PS/2 was a fascinating business mess. IBM never had the perception of the computer becoming a commodity and laughed at the clones while producing a system that was superior but did not care about compatibility.

It seems that compatibility (and price) always wins over better OS design and hardware, at least with proprietary software. IBM always had the elitist vision of the computer being an expensive backroom cabinet with them being the key provider of solutions. They rejected a multicorp dominant, distributed computing world until it became reality. At that point, they were just another mediocre player in that area. If IBM did not try to build their typical cathedral with PS/2 it would be a major platform today.

Service Manager 9

>ibm is a dead company
t. retard

AIX, mainframes.

IBM is also focused more on Software more these days, but you probably don't hear of it since most of you are NEETs.

>>they're more successful than ever
They literally reported their first quarter of growth in six years in January of this year.

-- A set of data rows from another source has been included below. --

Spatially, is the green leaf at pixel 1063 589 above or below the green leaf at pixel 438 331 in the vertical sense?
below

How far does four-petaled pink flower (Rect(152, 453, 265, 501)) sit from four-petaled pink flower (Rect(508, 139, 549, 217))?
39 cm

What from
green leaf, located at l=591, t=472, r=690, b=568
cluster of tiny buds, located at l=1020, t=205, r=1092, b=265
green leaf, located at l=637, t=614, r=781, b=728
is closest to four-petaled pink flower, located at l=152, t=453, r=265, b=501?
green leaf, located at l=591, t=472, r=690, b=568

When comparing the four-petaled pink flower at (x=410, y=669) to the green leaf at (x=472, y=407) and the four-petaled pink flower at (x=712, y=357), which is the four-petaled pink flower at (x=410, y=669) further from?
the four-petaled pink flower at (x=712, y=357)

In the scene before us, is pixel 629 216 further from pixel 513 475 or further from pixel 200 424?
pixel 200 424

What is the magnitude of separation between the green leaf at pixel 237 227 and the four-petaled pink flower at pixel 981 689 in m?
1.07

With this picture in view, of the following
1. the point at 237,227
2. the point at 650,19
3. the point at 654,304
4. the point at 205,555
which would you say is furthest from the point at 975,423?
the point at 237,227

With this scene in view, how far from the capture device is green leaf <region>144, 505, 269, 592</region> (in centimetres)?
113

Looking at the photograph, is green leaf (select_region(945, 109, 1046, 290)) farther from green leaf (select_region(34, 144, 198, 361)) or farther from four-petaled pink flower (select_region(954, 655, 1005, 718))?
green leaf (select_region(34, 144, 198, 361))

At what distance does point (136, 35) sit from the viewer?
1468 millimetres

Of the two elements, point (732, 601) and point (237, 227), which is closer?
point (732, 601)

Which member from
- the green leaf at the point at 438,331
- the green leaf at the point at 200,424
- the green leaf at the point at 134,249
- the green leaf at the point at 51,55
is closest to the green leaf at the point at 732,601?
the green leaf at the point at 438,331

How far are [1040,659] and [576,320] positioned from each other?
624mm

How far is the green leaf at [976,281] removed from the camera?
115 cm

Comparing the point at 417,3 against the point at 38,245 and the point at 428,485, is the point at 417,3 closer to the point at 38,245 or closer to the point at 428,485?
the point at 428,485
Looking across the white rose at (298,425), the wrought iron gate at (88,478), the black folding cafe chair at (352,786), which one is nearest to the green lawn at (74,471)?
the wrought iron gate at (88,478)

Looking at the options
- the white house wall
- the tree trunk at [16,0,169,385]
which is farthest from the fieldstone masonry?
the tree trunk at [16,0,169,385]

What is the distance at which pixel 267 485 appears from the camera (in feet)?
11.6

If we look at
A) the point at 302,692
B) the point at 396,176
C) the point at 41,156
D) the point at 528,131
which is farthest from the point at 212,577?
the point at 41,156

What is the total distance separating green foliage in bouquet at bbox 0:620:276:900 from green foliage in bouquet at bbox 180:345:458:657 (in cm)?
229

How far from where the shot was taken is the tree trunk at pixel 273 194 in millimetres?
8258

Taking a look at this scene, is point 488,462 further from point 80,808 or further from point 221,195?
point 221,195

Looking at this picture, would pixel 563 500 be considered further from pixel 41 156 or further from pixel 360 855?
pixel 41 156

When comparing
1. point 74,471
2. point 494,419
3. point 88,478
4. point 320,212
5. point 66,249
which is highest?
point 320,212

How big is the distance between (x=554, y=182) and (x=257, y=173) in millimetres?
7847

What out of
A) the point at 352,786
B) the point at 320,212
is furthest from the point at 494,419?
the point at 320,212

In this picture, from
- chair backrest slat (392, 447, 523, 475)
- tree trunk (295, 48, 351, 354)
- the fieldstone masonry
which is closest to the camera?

Haven't seen that one yet.
Don't forget about OS/400, it still has a small but solid user-base.

There will be a OS written in Js before the next decade is out.

CVS senior IT analyst here, this is correct. almost all CVS POS registers are IBM or joint IBM-Toshiba systems. our mainframes are proprietary Toshiba/IBM SMART systems

An OS is worthless unless you get driver support from all major manufacturers

Can you come up with a OS that's just as simple to use as windows and still having some advantage/difference over it?